Can you extend the article below on China's 2020 economic growth, picking up right after its last sentence?

### EXCERPTED PASSAGE
:::

The world’s second largest economy expanded 2.3% in 2020 compared to a year earlier, according to government statistics released Monday. It’s China’s slowest annual growth rate in decades — not since 1976 has the country had a worse year, when GDP shrunk 1.6% during a time of social and economic tumult. But during a year when a crippling pandemic plunged major world economies into recession, China has clearly come out on top. The expansion also beat expectations: The International Monetary Fund, for example, predicted that China’s economy would grow 1.9% in 2020. It’s the only major world economy the IMF expected to grow at all.
“The performance was better than we had expected,” said Ning Jizhe, a spokesman for China’s National Bureau of Statistics, at a press conference in Beijing.
The country scrapped its growth target last year for the first time in decades as the pandemic dealt a historic blow to the economy. GDP shrank nearly 7% in the first quarter as large swaths of the country were placed on lockdown to contain the spread of the virus.
Since then, though, the government has attempted to spur growth through major infrastructure projects and by offering cash handouts to stimulate spending among citizens.
Those measures appear to be working: The pace of the recovery accelerated in the final quarter of the year, growing 6.5% in the October-to-December period compared to a year earlier, according to the government. That’s faster than the 4.9% growth recorded in the third quarter.
Industrial production was a particularly big driver of growth, jumping 7.3% in December from a year earlier.
“In and out of lockdown ahead of everybody else, the Chinese economy powered ahead while much of the world was struggling to maintain balance,” wrote Frederic Neumann, co-head of Asian economics research at HSBC, in a Monday research report.
This has “put a floor under growth” in other regional markets, he added. Surging Chinese investment in infrastructure and property, for example, has been a boon to countries like Australia, South Korea and Japan that exported supplies to China.

:::

### RECORD SET
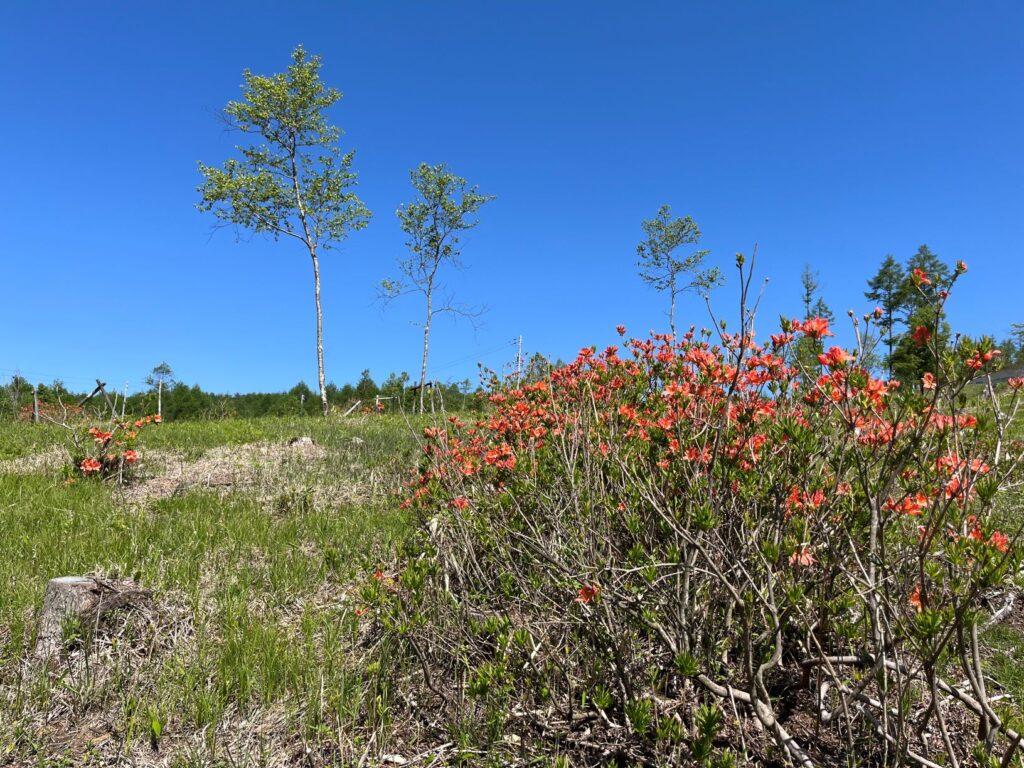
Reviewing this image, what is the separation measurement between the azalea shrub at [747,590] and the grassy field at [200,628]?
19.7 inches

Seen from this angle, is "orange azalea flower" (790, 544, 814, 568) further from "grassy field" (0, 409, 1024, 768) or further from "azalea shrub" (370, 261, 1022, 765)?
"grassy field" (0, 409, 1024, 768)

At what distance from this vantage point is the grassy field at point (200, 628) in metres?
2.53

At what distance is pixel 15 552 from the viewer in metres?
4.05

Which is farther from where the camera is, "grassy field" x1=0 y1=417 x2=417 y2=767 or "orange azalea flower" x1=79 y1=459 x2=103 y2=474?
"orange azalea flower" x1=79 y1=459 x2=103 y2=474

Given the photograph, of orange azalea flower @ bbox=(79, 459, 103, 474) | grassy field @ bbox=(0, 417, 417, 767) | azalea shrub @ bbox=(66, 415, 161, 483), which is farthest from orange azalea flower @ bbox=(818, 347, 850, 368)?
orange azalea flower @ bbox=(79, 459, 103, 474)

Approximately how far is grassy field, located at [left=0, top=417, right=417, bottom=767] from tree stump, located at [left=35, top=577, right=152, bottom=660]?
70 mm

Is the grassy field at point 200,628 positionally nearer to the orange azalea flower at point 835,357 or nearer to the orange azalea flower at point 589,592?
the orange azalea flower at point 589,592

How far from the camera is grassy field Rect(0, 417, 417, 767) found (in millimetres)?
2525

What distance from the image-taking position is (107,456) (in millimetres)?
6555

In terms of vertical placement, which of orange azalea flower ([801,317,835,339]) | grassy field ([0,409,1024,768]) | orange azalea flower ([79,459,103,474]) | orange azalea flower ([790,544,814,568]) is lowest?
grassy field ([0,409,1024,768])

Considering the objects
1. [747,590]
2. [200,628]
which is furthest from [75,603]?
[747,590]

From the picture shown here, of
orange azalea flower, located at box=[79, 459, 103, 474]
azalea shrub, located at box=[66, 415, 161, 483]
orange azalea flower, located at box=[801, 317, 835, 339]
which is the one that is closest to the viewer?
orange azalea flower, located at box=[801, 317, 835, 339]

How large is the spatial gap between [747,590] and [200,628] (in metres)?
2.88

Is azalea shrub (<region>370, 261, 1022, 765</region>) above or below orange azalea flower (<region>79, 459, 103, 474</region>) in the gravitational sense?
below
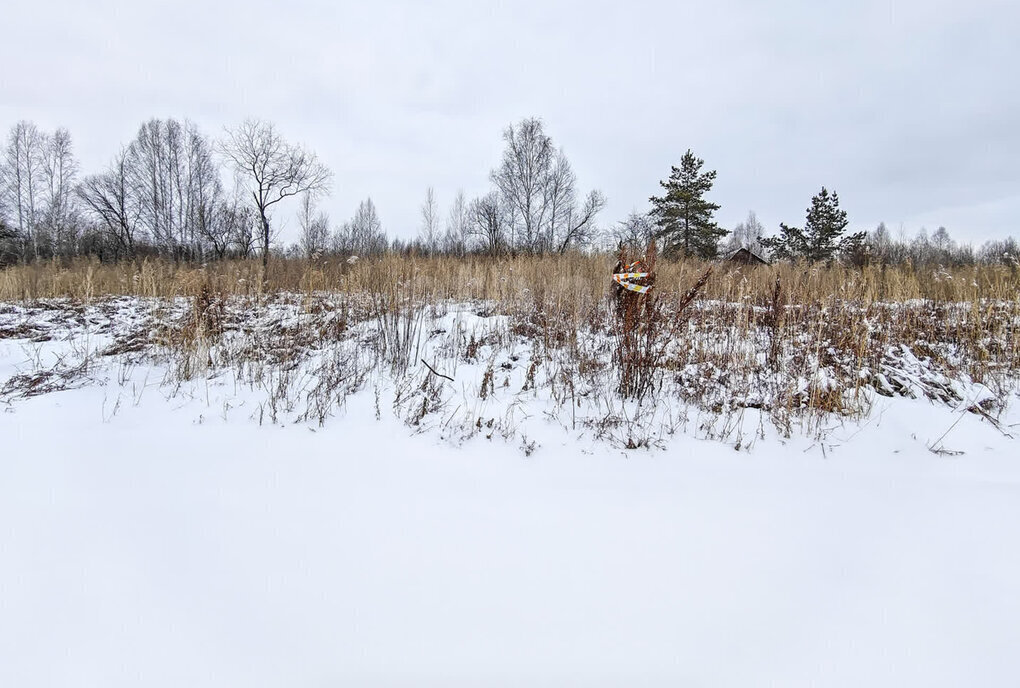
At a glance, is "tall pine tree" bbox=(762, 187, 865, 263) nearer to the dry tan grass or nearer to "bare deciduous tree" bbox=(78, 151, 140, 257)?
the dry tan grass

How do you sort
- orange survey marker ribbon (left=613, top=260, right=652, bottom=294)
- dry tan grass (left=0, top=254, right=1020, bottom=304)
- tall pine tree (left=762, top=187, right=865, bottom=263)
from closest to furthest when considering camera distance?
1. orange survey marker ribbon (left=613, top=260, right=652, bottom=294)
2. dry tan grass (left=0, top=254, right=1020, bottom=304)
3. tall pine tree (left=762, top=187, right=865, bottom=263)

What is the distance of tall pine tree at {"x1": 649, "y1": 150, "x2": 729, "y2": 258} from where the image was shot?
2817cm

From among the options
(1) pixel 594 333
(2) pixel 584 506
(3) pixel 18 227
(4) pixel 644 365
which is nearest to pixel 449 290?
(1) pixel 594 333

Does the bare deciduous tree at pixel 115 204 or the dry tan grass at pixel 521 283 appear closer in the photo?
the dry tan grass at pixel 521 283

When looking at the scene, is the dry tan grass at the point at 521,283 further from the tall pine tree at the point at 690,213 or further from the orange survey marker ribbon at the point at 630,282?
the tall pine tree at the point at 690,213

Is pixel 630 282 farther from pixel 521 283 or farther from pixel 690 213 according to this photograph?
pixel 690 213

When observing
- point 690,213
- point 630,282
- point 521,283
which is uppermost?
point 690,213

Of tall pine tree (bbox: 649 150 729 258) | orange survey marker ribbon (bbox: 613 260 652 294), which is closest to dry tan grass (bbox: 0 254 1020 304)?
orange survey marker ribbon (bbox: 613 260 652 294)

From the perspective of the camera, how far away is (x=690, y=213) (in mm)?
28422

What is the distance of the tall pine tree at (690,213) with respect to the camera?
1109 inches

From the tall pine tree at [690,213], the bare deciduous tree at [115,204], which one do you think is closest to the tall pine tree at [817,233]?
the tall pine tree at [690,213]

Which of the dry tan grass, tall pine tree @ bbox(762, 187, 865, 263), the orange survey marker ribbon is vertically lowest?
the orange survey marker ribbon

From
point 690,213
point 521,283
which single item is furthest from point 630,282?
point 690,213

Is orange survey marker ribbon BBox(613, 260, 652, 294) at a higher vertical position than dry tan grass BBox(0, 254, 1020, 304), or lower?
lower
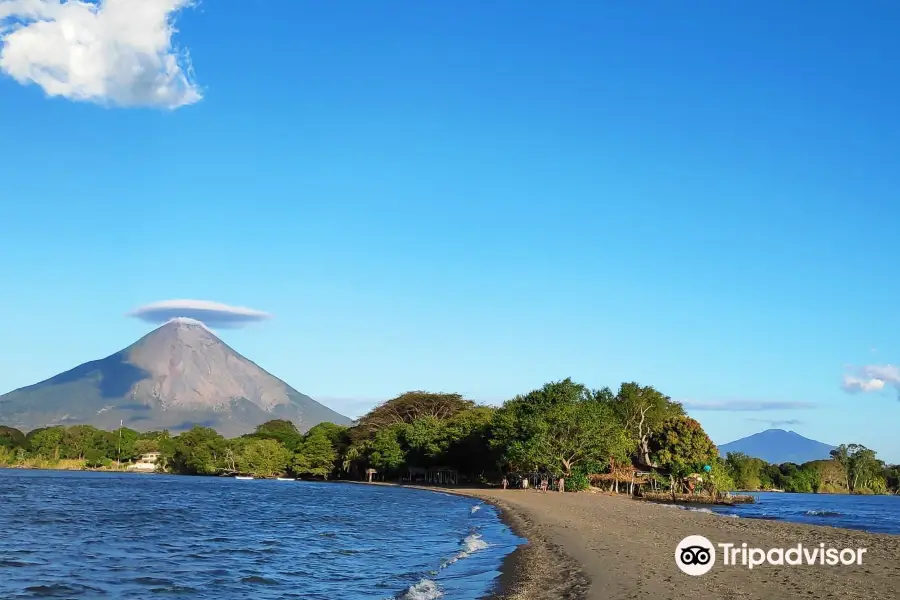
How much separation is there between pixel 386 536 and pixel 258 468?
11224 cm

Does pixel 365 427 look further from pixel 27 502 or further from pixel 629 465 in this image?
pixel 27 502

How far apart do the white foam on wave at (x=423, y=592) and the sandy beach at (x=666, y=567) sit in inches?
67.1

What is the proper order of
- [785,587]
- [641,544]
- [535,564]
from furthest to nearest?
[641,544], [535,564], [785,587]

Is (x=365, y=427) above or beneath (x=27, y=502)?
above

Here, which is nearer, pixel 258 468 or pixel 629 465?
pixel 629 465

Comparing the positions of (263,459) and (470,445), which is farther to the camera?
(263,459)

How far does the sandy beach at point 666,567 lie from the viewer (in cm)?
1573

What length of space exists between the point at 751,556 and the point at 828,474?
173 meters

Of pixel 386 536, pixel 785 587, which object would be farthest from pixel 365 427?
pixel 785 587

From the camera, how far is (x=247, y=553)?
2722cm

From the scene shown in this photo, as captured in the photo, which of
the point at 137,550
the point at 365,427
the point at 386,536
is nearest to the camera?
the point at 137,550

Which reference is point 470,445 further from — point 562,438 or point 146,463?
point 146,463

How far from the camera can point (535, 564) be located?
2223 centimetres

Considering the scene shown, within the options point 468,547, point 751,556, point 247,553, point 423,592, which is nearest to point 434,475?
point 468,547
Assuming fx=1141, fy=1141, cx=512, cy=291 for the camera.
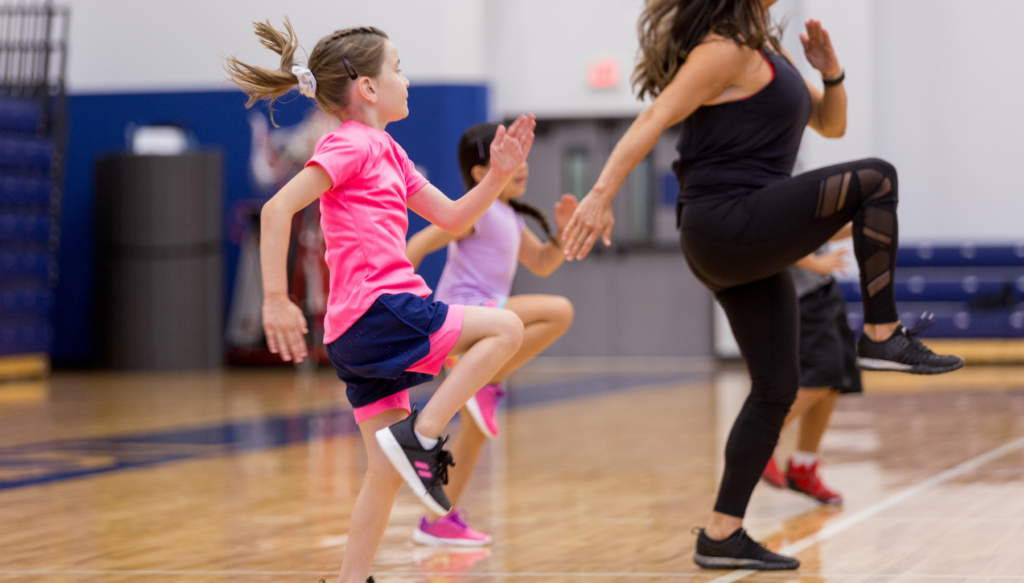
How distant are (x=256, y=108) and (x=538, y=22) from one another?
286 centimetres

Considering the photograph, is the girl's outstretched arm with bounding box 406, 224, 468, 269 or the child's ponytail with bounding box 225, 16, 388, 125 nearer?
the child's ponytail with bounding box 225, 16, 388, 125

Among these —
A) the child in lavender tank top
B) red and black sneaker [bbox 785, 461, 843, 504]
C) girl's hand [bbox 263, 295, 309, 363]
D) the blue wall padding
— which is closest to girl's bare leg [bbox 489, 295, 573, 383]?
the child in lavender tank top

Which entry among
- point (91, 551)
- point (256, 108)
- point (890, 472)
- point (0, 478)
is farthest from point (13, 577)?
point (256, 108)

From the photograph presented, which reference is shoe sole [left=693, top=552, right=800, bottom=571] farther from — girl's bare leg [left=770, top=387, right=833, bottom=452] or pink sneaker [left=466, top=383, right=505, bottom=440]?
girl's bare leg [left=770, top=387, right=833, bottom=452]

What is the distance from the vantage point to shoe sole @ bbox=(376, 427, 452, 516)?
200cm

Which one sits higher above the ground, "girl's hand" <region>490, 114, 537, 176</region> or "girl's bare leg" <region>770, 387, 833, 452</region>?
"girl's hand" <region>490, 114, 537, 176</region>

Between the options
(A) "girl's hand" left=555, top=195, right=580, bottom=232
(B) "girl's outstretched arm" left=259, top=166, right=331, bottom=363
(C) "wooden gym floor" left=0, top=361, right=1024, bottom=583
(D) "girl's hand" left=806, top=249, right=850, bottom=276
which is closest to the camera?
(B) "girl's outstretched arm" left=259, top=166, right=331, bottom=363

:::

### RESPONSE
Trade has also been strong. China’s overall surplus for the year hit a record $535 billion, up 27% from 2019, according to statistics released last Friday. Analysts pointed out that the country benefited from a lot of demand for protective gear and electronics as people around the world worked from home.
Chinese markets reversed opening losses Monday to rise following the announcement. The Shanghai Composite (SHCOMP) gained 0.7%, while the Shenzhen Component Index — a benchmark for the city’s tech-heavy exchange — rose 1.3%. Hong Kong’s Hang Seng Index (HSI) added 0.5%.
There are still some weak spots, though. Retail sales lost a little steam in December, rising 4.6% compared to November’s 5%. For the entire year, retail sales slumped 3.9%. Ning, the National Bureau of Statistics spokesperson, blamed the waning sales on a resurgence of coronavirus in some places.
The “sporadic” cases in China “will bring uncertainty to [our] economic recovery,” he added.
Even so, Ning said the country believes the pandemic is under control, and said authorities expect people to spend more money this year.
Analysts from Capital Economics, meanwhile, believe the outlook is “bright” in the near term.
“Despite the latest dip in retail sales, we see plenty of upside to consumption as households run down the excess savings they accumulated last year,” wrote Julian Evans-Pritchard, senior China economist for Capital Economics, in a Monday note. “Meanwhile, the tailwinds from last year’s stimulus should keep industry and construction strong for a while longer.”